Deneyimlere yer verme
Engelli bireylerin yaşadıkları ayrımcılıkla ilgili haber yaparken haberin öznesi olarak deneyimlerine yer verilmesi, sorunları ve çözüm önerilerini kendilerinin ifade etmeleri için alanlar açılması gerekiyor.
Tek ve homojen bir grup değil
Farklı engel türüne sahip kişiler ve cinsiyet kimliği, cinsel yönelimi farklı olan engelli bireylerin sorunları ve ihtiyaçları, uğradıkları hak ihlalleri farklı olabilir. Bu kişilerin çoklu ayrımcılığa maruz kaldıkları unutulmamalı. Engelli ve kadın, engelli ve çocuk, engelli ve LGBTİ gibi birbirini kesen konulara öncelik verilmeli.
Medya erişilebilirliği
Medyanın kendisinin de erişilebilir olması lazım.

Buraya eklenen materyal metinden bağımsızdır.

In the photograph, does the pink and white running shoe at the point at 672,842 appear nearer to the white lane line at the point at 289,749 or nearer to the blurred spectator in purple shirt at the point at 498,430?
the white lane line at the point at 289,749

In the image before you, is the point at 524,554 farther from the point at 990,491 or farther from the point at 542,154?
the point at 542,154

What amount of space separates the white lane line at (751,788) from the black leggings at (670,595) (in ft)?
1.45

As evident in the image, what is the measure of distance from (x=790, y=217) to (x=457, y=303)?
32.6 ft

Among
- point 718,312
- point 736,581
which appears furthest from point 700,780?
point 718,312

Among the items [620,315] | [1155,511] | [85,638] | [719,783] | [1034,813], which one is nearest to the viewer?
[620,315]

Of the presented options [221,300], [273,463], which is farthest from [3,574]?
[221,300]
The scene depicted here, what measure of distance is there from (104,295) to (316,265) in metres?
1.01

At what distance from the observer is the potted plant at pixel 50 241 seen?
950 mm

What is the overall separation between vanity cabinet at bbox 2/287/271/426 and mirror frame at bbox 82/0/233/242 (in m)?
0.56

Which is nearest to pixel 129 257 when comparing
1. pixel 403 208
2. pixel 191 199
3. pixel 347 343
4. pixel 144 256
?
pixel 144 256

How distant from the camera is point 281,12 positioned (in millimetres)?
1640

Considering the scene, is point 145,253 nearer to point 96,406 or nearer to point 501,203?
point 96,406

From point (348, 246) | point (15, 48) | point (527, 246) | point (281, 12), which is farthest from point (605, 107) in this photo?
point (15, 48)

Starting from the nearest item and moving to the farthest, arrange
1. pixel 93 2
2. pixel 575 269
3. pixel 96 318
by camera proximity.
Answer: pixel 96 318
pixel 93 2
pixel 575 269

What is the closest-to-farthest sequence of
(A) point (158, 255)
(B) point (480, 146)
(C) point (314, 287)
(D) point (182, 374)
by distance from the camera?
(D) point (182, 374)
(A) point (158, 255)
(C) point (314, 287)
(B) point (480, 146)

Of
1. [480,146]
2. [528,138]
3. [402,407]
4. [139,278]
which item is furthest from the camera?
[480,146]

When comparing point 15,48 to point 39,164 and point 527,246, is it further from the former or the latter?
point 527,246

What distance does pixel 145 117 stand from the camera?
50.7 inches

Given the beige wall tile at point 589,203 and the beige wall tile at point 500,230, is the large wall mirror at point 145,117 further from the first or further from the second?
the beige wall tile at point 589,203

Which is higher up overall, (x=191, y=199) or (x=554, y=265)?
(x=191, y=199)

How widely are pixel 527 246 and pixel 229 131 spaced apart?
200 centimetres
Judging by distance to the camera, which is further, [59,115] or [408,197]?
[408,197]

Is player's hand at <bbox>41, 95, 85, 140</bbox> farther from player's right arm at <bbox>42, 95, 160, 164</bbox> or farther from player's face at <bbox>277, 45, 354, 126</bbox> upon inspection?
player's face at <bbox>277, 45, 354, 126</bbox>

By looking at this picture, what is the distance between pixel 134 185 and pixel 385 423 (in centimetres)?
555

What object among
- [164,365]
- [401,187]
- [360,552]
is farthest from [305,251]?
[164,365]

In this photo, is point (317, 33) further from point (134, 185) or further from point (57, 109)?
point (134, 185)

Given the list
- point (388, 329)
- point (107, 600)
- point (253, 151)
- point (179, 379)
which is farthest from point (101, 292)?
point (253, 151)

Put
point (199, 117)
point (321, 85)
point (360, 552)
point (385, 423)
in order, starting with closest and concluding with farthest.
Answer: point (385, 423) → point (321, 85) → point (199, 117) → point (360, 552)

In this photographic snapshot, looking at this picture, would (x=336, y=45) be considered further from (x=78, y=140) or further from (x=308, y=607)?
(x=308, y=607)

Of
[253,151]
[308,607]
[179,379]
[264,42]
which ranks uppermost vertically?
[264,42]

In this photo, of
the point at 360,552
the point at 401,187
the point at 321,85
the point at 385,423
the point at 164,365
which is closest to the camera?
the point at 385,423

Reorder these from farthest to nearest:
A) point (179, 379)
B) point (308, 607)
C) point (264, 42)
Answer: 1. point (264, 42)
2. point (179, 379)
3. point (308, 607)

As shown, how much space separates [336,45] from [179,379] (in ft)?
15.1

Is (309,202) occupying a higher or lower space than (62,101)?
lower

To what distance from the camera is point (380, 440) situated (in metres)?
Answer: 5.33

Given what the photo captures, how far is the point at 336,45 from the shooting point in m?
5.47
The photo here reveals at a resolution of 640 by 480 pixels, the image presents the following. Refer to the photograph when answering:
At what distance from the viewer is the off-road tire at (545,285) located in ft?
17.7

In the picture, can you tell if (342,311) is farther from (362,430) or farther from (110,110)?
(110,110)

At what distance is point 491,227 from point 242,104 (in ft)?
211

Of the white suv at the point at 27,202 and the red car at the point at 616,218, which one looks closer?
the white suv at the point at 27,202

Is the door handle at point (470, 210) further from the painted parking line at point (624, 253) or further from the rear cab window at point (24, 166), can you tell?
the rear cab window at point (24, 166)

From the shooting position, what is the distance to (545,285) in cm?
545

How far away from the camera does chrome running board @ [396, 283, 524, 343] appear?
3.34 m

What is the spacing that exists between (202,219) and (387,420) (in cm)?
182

Erişilebilir televizyon kanalları, erişilebilir televizyon haberleri ve medya teknolojilerinin görme ve işitme engelli bireylerin yararlana- bilmesi için uygun hale getirilmesi öncelenmeli.
Öneriler
Rehberin son bölümü engelli bireylere yönelik önyargıları ortadan kaldırmak ve medyada üretilen ayrımcı dilin önüne geçmek için şu önerileri sunuyor:
* Engelli bireylerin yaşadıkları sorunların yapısal nedenlerine odaklanan haberler yapmak
* Engelli bireyleri toplumsal, politik, ekonomik ve sosyal yaşama katılan aktif bireyler olarak resmetmek
* Eşitlik ve hak temelli perspektifle sorunları ele almak/eşitlikçi söylemi geliştirmek
* Medyada engelli bireyleri istihdam etmek.